# DIRECTION
Please list each line in the rows below that contains the word "return". Case matters.

## BEGIN STORED ROWS

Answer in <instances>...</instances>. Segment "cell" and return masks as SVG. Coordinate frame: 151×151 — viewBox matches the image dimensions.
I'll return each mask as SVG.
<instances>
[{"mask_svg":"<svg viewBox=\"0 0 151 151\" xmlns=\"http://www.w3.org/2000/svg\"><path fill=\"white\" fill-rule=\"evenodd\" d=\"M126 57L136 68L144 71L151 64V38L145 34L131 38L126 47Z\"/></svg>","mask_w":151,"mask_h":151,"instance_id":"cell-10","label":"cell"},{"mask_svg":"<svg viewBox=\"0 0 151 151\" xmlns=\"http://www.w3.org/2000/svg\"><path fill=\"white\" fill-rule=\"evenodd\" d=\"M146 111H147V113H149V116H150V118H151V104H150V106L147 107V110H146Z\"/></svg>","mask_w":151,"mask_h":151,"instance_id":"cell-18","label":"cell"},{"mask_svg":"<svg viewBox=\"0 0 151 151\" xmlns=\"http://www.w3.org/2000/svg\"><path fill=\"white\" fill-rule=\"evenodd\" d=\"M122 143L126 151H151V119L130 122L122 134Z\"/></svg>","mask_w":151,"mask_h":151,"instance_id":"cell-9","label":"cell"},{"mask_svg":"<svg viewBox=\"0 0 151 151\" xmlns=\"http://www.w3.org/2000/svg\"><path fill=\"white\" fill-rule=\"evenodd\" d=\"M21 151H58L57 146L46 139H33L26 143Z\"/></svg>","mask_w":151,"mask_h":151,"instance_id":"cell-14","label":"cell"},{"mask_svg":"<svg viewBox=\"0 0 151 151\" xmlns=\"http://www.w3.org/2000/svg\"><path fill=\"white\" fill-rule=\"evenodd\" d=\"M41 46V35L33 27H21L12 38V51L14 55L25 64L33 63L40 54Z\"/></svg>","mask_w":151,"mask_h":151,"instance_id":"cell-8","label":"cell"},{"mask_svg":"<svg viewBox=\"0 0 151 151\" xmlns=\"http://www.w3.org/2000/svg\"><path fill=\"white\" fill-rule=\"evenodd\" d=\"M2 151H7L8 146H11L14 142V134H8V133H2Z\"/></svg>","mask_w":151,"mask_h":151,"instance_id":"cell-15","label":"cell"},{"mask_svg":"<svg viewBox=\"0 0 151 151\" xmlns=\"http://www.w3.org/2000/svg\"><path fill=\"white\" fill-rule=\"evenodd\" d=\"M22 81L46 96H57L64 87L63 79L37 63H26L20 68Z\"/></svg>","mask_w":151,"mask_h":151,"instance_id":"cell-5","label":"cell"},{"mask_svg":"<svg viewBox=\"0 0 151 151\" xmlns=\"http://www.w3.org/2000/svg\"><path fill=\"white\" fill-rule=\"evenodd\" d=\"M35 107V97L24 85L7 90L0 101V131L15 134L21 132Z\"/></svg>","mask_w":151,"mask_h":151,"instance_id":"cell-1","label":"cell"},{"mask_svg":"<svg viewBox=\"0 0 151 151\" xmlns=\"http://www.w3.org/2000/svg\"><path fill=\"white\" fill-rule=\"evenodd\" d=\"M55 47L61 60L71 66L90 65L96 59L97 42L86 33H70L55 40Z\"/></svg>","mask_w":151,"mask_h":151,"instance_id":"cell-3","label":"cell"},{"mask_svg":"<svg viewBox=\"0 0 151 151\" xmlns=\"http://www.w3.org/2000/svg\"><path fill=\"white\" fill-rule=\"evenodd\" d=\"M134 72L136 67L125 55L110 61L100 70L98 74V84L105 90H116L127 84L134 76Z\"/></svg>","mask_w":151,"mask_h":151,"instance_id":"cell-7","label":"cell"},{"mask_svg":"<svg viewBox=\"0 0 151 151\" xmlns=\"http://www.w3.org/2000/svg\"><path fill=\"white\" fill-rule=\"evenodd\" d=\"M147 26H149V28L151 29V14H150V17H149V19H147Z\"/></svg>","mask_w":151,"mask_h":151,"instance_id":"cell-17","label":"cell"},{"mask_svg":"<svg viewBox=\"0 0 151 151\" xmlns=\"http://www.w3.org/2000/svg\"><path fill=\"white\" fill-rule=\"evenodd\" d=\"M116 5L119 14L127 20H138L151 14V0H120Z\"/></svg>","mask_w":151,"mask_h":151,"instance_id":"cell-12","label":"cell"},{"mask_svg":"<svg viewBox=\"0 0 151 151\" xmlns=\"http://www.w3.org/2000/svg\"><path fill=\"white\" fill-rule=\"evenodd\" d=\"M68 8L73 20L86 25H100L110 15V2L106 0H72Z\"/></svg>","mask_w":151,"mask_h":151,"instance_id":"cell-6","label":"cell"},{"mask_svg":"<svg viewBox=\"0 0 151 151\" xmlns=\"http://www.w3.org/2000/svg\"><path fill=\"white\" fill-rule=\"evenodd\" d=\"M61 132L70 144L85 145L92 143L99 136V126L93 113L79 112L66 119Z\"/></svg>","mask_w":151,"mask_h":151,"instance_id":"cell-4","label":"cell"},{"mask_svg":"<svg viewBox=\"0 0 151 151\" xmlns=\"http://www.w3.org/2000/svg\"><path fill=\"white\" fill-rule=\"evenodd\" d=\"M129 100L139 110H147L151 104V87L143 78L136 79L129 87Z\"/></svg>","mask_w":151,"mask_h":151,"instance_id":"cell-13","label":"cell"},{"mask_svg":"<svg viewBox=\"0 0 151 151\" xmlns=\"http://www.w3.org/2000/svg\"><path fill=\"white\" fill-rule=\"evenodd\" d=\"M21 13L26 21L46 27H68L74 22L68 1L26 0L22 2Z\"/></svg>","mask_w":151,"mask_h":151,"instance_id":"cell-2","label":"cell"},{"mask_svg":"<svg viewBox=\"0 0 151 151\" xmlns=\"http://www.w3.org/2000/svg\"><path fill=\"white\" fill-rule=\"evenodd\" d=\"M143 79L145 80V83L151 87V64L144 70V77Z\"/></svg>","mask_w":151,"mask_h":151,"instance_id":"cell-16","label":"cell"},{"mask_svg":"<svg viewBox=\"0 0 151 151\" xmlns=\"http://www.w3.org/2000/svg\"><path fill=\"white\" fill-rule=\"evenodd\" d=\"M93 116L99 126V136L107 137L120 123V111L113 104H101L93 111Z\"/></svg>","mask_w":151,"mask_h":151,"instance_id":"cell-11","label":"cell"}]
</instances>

## END STORED ROWS

# TASK RESPONSE
Answer in <instances>...</instances>. Segment "cell" and return masks as SVG. Coordinate frame: 151×151 — viewBox matches the image dimensions.
I'll return each mask as SVG.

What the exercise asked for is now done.